Inspired by the 1998 episode of Disney’s Recess, “Economics of Recess” and based on real-life experiences: The Economics of Recess is an exhibition and on-going project set on the intriguing world of food manufacturers’ marketing and advertising techniques directed toward children. As well as food Sovereignty in fast-paced and controlled food economics as well as environments. The exhibition is most concerned with the marketing strategies of collectable toy campaigns that -as a consequence - encourage and cultivate hyper-consumerist, hyper-capitalist and classist behaviours in the child’s play pattern as well as on the schooling playgrounds. The work in this exhibition depicts how these collectable toy campaigns catalyse a form of playground currency, and a trending epidemic, disrupting the social order of the school playground. Additionally, the body of work seeks to convey a rather conspicuous reflection on food packaging, globalization and patenting of food ingredients, as well as the agricultural monopolies from the corporate umbrellas of the food manufacturing world. Moreover, the body of work aims to convey and present a cohesive body of work that further encourages sustainable thinking in child-directed snack promotions - from both an environmental, nutritional and economic outlook.

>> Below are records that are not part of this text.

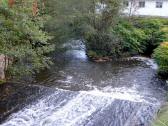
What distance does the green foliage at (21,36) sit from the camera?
1345 cm

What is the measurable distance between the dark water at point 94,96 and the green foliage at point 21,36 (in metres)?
1.61

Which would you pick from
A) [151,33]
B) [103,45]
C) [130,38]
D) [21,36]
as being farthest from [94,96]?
[151,33]

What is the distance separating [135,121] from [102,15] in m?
11.6

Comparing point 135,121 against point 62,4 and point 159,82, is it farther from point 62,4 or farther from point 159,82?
point 62,4

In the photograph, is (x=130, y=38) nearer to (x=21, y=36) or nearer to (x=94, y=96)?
(x=94, y=96)

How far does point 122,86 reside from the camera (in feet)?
54.6

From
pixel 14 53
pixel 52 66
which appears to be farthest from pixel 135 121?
pixel 52 66

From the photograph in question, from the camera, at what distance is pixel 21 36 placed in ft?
47.4

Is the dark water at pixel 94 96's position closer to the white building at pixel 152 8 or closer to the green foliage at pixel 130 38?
the green foliage at pixel 130 38

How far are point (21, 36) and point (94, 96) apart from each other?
419 cm

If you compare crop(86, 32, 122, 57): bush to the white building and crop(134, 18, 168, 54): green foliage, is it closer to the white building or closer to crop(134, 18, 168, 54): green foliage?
crop(134, 18, 168, 54): green foliage

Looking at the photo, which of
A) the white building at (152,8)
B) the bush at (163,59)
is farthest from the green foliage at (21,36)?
the white building at (152,8)

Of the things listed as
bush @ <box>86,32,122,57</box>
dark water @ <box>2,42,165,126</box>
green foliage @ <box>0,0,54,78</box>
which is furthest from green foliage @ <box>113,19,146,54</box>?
green foliage @ <box>0,0,54,78</box>

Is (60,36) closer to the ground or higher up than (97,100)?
higher up
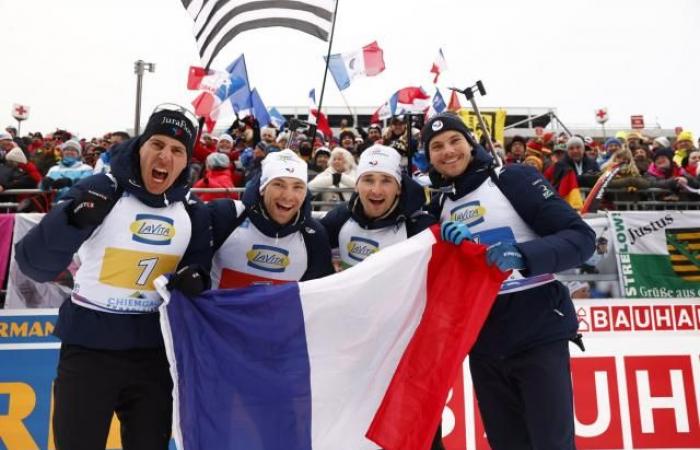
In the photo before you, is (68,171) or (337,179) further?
(68,171)

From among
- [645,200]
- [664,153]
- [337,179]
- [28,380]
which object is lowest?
[28,380]

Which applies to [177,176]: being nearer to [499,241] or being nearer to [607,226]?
[499,241]

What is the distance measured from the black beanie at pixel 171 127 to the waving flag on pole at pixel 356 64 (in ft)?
37.3

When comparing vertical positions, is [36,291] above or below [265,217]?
below

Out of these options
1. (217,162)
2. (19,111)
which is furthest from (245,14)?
(19,111)

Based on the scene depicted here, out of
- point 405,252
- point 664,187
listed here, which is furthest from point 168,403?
point 664,187

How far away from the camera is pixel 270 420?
10.0ft

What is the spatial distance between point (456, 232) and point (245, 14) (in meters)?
5.93

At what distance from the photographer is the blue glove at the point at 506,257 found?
9.02 feet

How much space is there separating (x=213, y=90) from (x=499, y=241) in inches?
441

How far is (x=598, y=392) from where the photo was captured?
5.21 meters

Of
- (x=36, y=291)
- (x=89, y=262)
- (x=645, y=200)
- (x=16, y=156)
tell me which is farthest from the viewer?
(x=16, y=156)

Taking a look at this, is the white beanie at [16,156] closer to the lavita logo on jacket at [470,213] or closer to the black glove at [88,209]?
the black glove at [88,209]

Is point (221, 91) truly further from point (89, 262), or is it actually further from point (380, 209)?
point (89, 262)
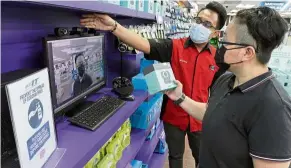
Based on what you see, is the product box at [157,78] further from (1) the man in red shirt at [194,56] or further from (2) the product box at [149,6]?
(2) the product box at [149,6]

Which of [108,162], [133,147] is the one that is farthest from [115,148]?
[133,147]

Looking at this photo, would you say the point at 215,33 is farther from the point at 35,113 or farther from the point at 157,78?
the point at 35,113

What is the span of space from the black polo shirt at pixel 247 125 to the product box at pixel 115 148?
0.55 meters

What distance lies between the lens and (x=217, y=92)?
1.44 m

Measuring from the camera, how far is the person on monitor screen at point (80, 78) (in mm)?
1480

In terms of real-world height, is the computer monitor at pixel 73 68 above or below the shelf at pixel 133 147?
above

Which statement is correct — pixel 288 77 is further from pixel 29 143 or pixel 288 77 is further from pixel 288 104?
pixel 29 143

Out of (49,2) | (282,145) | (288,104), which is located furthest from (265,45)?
(49,2)

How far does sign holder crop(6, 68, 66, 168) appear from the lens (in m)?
0.69

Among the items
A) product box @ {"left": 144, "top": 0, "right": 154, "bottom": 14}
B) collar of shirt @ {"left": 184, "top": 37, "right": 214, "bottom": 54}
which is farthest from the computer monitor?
collar of shirt @ {"left": 184, "top": 37, "right": 214, "bottom": 54}

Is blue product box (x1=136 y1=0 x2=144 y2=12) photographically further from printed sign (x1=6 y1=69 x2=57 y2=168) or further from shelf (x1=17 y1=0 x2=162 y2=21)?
printed sign (x1=6 y1=69 x2=57 y2=168)

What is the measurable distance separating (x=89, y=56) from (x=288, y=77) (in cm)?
425

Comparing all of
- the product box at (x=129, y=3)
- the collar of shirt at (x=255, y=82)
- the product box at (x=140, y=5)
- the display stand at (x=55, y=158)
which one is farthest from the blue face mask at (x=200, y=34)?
the display stand at (x=55, y=158)

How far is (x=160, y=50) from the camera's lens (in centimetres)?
209
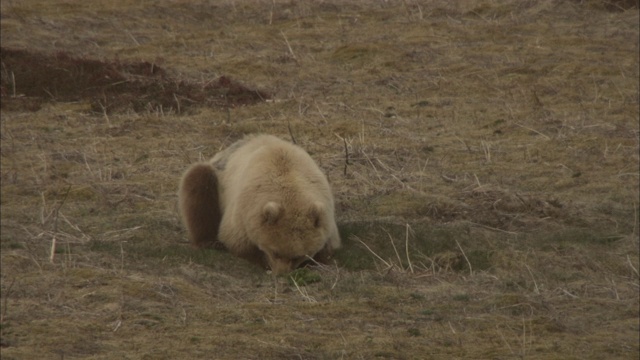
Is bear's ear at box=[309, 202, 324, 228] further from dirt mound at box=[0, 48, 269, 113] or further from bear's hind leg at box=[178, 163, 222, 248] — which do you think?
dirt mound at box=[0, 48, 269, 113]

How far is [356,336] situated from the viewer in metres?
8.05

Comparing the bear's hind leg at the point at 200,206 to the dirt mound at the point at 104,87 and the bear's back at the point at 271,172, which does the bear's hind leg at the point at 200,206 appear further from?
the dirt mound at the point at 104,87

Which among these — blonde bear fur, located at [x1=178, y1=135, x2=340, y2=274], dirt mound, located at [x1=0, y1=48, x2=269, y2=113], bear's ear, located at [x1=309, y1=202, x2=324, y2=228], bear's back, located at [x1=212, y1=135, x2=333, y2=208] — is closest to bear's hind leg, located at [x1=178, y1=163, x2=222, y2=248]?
blonde bear fur, located at [x1=178, y1=135, x2=340, y2=274]

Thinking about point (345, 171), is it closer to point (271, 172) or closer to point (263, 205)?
point (271, 172)

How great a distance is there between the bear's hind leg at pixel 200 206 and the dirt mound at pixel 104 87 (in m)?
5.69

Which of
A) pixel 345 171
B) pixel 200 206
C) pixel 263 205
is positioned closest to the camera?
pixel 263 205

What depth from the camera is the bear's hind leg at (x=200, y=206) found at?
11.1 metres

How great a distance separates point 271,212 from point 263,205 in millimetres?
248

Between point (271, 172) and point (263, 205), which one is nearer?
point (263, 205)

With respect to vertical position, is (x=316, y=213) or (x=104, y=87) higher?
(x=316, y=213)

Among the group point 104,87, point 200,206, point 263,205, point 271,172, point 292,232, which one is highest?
point 271,172

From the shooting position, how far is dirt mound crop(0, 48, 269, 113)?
56.7 ft

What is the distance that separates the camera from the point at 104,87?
711 inches

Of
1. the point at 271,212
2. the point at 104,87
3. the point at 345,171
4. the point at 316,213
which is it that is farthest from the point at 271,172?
the point at 104,87
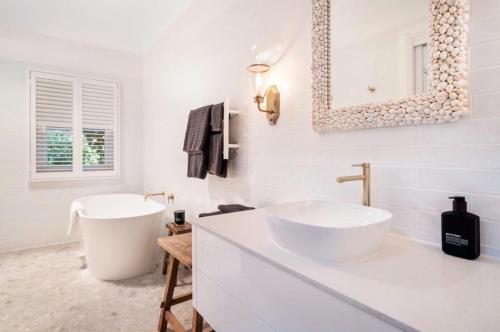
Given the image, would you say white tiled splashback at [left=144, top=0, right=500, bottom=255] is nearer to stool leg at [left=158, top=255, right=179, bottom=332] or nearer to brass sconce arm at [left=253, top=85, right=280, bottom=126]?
brass sconce arm at [left=253, top=85, right=280, bottom=126]

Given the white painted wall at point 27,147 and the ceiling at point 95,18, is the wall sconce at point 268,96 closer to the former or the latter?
the ceiling at point 95,18

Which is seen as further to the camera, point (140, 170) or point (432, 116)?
point (140, 170)

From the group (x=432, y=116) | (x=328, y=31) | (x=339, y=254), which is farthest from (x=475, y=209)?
(x=328, y=31)

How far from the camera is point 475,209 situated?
0.87m

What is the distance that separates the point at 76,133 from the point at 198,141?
226cm

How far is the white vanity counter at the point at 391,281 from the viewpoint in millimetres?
523

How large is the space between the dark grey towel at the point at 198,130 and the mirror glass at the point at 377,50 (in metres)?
1.05

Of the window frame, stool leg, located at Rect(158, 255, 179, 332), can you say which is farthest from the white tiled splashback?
the window frame

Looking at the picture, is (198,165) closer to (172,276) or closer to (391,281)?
(172,276)

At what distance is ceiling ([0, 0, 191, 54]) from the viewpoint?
264cm

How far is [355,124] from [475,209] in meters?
0.52

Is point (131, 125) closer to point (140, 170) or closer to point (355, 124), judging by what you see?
point (140, 170)

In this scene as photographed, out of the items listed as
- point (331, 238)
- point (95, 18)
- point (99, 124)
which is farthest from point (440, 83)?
point (99, 124)

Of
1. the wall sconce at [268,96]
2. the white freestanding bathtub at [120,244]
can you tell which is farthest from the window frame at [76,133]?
the wall sconce at [268,96]
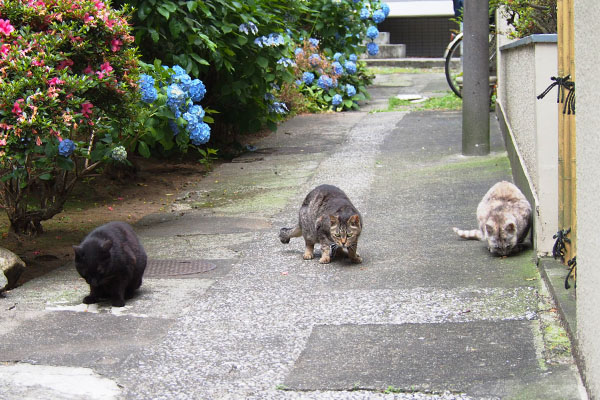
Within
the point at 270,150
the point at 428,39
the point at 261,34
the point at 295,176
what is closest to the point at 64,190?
the point at 295,176

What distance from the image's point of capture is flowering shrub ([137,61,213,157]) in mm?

This exhibition is particularly concerned with the time-specific epidemic of the Tazo - The global name of the toy used by the food manufacturing branches under PepsiCo. Umbrella (Pogs in Australia). An archaic artefact of bygone generations expanding from the late 90s through the mid-2000s. Known for its highly effective circular shape - highly imitative of that of worldwide currency, the coin - and for its sculptural, modular and materialistic-based characteristics. The Tazo (Pogs) was and remains a staple of playground currency and collectivity, that retained polychromatic colour, design and art from a vast array of pop memorabilia - mostly cartoons, with the exception of other brands pushing their products. This circular antiquity presented an opportunity for competitive play that mirrored global games like Ddakji (Korean), Menko (Japan) and Patacó (Catalonia), and furthermore, embraced and developed a cult following to this day. Whilst the Tazo (Pogs) had a significant impact - arguably an enjoyable one - on most people's lives, it is the same nature of the materiality, collectivity and marketing campaigns of this toy that brought irreversible malnutrition to global communities, as well as harm to the surrounding ecologies due to landfill, pollution and littering.

This exhibition invites you to perceive and re-live the days of the Tazo (Pogs) in the form of an unaccessible front shop, an untouchable memory that encourages you to self-reflect and instigate a deeper conversation around the materiality of promotional material targeted at our children, and how we as a society can challenge these companies to eradicate greenwashing practices and exercise transparent, eco-centric and encouraging methods of food manufacturing for our generations to come.

Respectfully made in Brayakaulung country and presented in Maribyrnong/Wurundjeri & Boon Wurrung country.